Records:
§ §
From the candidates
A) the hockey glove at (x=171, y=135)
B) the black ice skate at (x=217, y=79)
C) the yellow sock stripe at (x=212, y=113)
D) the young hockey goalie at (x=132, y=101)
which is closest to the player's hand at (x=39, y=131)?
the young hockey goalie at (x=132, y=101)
§ §
→ Given task
Please lay out every line of the records above as a Markdown table with the columns "Row" and "Line", numbering the rows in order and leaving out any blank lines.

→ Reply
| Row | Line |
|---|---|
| 1 | From the candidates |
| 2 | A) the hockey glove at (x=171, y=135) |
| 3 | B) the black ice skate at (x=217, y=79) |
| 4 | C) the yellow sock stripe at (x=212, y=113) |
| 5 | D) the young hockey goalie at (x=132, y=101) |
| 6 | which is closest to the player's hand at (x=39, y=131)? |
| 7 | the young hockey goalie at (x=132, y=101) |